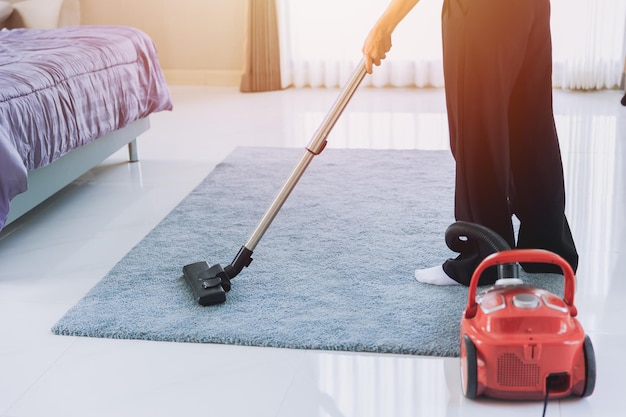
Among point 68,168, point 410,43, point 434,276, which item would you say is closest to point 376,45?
point 434,276

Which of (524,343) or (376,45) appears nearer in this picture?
(524,343)

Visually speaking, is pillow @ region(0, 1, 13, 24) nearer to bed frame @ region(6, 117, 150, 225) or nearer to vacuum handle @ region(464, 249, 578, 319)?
bed frame @ region(6, 117, 150, 225)

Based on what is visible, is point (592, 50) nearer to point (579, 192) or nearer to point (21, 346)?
point (579, 192)

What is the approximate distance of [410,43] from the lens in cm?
493

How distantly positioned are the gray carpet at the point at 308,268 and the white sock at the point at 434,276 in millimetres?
22

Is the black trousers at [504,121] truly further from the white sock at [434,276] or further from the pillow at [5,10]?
the pillow at [5,10]

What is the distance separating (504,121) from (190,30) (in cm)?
358

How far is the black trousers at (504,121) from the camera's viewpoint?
6.45ft

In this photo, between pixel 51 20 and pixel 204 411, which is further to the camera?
pixel 51 20

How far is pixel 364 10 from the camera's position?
16.2ft

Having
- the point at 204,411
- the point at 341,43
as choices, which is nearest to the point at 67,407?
the point at 204,411

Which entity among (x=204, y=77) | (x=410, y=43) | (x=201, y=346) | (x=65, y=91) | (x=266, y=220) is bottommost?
(x=201, y=346)

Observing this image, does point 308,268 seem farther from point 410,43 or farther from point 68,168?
point 410,43

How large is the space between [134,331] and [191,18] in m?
3.59
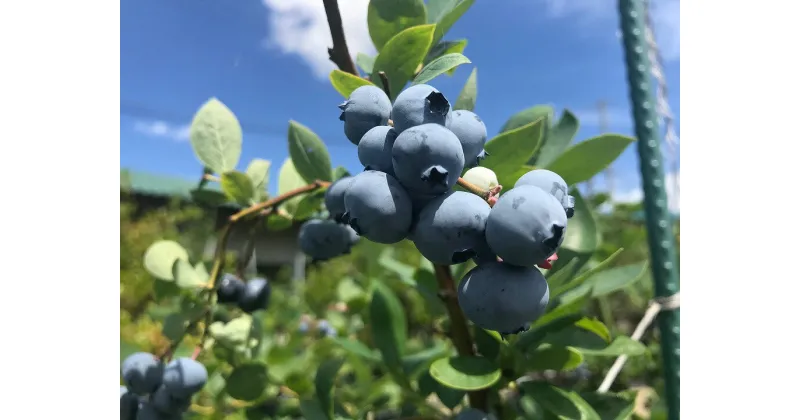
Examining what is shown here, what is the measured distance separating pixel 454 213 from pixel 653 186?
0.43m

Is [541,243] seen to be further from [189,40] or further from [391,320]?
[189,40]

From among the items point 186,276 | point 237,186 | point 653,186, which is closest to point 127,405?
point 186,276

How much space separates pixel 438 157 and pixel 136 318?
8.37ft

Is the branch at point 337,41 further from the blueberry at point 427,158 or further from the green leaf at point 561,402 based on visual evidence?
the green leaf at point 561,402

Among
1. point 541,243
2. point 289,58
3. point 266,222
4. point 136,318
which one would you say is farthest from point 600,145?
point 136,318

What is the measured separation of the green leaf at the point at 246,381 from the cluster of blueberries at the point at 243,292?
0.08m

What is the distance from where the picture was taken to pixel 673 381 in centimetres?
65

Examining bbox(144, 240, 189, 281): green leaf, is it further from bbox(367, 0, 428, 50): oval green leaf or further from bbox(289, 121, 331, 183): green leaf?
bbox(367, 0, 428, 50): oval green leaf

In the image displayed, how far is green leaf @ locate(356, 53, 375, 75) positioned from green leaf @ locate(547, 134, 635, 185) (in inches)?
7.9

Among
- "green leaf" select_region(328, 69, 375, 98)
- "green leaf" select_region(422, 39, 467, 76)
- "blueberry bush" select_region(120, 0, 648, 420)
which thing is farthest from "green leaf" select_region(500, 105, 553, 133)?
"green leaf" select_region(328, 69, 375, 98)

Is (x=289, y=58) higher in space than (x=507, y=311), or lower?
higher

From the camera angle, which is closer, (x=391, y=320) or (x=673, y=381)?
(x=673, y=381)

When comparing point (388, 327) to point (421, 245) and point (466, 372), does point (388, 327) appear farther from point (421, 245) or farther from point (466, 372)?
point (421, 245)

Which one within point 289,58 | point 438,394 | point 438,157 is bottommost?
point 438,394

To do:
Restate the whole listing above exactly, please, omitting every image.

Exercise answer:
Among point 68,168, point 410,43, point 434,276, which item would you say is closest to point 376,45?
point 434,276

Which of (524,343) or (376,45) appears nearer in this picture?
(524,343)

Visually speaking, is pillow @ region(0, 1, 13, 24) nearer to bed frame @ region(6, 117, 150, 225) or nearer to vacuum handle @ region(464, 249, 578, 319)?
bed frame @ region(6, 117, 150, 225)

Based on what is visible, is point (592, 50) nearer to point (579, 192) or nearer to point (21, 346)?
point (579, 192)

What is the approximate distance of [410,43] from the lens in cm?
493

How distantly positioned are the gray carpet at the point at 308,268 and the white sock at the point at 434,276 in millimetres?
22

Is the black trousers at [504,121] truly further from the white sock at [434,276] or further from the pillow at [5,10]?
the pillow at [5,10]

What is the distance separating (504,121) from (190,30) (in cm)?
358

How far is the black trousers at (504,121) from the camera's viewpoint?
6.45ft

In this photo, between pixel 51 20 and pixel 204 411, which is further to the camera?
pixel 51 20

How far is pixel 364 10 from the camera's position?
16.2ft

Having
- the point at 204,411
- the point at 341,43
as choices, which is nearest to the point at 67,407?
the point at 204,411

Which entity among (x=204, y=77) | (x=410, y=43) | (x=201, y=346) | (x=65, y=91) | (x=266, y=220) is bottommost?
(x=201, y=346)

Observing this image, does point 308,268 seem farther from point 410,43 or farther from point 68,168?
point 410,43

How large is the space between [134,331] and [191,18] in m?
3.59
Examining what is shown here, what is the measured distance separating pixel 454 213 from pixel 653 186?
0.43m

Is [541,243] seen to be further from [189,40] or further from [391,320]?
[189,40]

From among the items point 186,276 | point 237,186 | point 653,186, which is closest to point 127,405?
point 186,276

How much space separates pixel 438 157 and pixel 136 318?
8.37ft

Is the branch at point 337,41 further from the blueberry at point 427,158 or further from the green leaf at point 561,402 based on visual evidence?
the green leaf at point 561,402

Among
1. point 541,243
2. point 289,58
3. point 266,222
4. point 136,318
which one would you say is farthest from point 600,145?
point 136,318

What is the measured separation of the green leaf at the point at 246,381 from the cluster of blueberries at the point at 243,292?
0.08m

What is the distance from where the picture was taken to pixel 673 381 in centimetres?
65

Examining bbox(144, 240, 189, 281): green leaf, is it further from bbox(367, 0, 428, 50): oval green leaf or further from bbox(289, 121, 331, 183): green leaf?
bbox(367, 0, 428, 50): oval green leaf

In the image displayed, how far is green leaf @ locate(356, 53, 375, 75) positioned from green leaf @ locate(547, 134, 635, 185) (in inches)?
7.9

Among
- "green leaf" select_region(328, 69, 375, 98)
- "green leaf" select_region(422, 39, 467, 76)
- "blueberry bush" select_region(120, 0, 648, 420)
which thing is farthest from "green leaf" select_region(500, 105, 553, 133)?
"green leaf" select_region(328, 69, 375, 98)

Is (x=289, y=58) higher in space than (x=507, y=311), or lower?
higher

From the camera angle, which is closer, (x=391, y=320) or (x=673, y=381)?
(x=673, y=381)

When comparing point (388, 327) to point (421, 245) and point (466, 372), does point (388, 327) appear farther from point (421, 245) or farther from point (466, 372)?
point (421, 245)

Which one within point 289,58 | point 438,394 | point 438,157 is bottommost?
point 438,394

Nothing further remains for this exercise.